Human dilemmas that discouraged Jews from acting

Rochtzin's poignant words before the Lakhva Ghetto Uprising were echoed by others in the other towns where the Jews rebelled. "We need to be first, without fear, not to retreat," called Rochtzin to his comrades before the start of the battle. "If someone's fate is to fall in battle, he can find comfort in the fact that he has paved the way to life for others. We have nothing to lose. It is better to fall from a bullet while running than to run toward your grave. We have a chance that several will be able to escape and avenge those killed. Our goal – is forward, not retreat."

The chronicles of history may not have preserved the names of all the resistance leaders like Rochtzin in the other ghettos or the exact words they spoke. Still, the uprisings in Dzisna, Druya, Nyasvizh, Kletsk, Torchyn, Turiisk, Sarny, and Kostopil prove that at any given time, this was possible – desperate Jews did not go to their deaths like sheep to the slaughter.

In Tuchyn, the Germans and Ukrainians encircled the ghetto and began to rain fire on it. Jewish resistance fighters returned fire, and others torched all the ghetto's houses and synagogues that the Germans converted into warehouses.

Most of the uprisings occurred between the summers of 1942 and 1943, in an area that was once a part of Poland between the two world wars but became a part of the Soviet Union in September 1939 and today belongs to Belarus. This raises two main questions: why then and why there?
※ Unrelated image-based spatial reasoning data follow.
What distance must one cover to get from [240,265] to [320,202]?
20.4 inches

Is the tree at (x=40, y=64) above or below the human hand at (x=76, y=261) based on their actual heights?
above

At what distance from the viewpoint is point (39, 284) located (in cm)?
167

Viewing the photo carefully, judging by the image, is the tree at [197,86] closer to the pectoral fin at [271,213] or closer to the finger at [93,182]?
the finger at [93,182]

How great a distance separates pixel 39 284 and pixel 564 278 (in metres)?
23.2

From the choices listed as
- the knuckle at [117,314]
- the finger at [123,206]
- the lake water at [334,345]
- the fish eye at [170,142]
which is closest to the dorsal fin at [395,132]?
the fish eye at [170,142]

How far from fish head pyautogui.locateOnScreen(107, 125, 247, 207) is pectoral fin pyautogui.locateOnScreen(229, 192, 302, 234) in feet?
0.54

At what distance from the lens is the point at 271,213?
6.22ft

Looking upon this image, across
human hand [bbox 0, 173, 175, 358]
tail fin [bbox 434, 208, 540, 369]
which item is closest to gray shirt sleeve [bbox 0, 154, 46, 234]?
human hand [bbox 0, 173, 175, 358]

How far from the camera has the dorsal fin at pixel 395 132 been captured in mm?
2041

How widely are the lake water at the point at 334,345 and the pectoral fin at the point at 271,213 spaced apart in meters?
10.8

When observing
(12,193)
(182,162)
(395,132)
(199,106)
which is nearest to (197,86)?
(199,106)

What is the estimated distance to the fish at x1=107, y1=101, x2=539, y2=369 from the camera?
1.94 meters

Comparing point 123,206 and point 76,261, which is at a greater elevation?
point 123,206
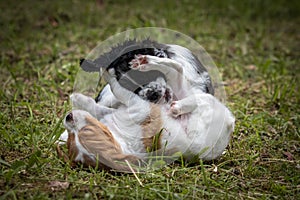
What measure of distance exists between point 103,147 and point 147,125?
237 mm

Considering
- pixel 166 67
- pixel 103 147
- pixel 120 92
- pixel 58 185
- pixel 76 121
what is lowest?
pixel 58 185

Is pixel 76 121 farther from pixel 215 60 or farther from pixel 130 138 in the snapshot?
pixel 215 60

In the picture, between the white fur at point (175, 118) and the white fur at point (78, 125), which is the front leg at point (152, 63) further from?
the white fur at point (78, 125)

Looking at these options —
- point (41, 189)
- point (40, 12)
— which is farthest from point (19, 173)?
point (40, 12)

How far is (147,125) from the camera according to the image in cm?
231

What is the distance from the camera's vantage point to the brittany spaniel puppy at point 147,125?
227cm

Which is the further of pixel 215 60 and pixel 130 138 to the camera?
pixel 215 60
Gershovich reminds us that the debate on these matters began well before he began researching them. He explains that Yitzchak Arad, may his memory be blessed – a Holocaust researcher and a partisan himself who fought the Nazis in his youth – ascribed similar attributes to all the ghettos in which uprisings occurred: organization and the torching of the ghettos, the breach of the ghetto's fences and gates and escape into the forests. No less important is that these ghettos were characterized by the Judenrat's and the Jewish police's association in the underground organizations and the uprisings.

"The characteristics of the uprisings in the small ghettos can be divided into objective and subjective ones that are connected to the motives of the Jews who participated in the active resistance of the Germans," says Gershovich. "In the first group of motives, I include the element of topography –proximity to forested areas to which people can easily escape and from within it to wage partisan warfare, and also the element of land cover: most of the small ghettos were characterized by small one-story houses made of wood that did not provide hiding places and were not suited for urban warfare, but did allow people to relatively easily torch them and take advantage of the chaos to breach the fences and escape."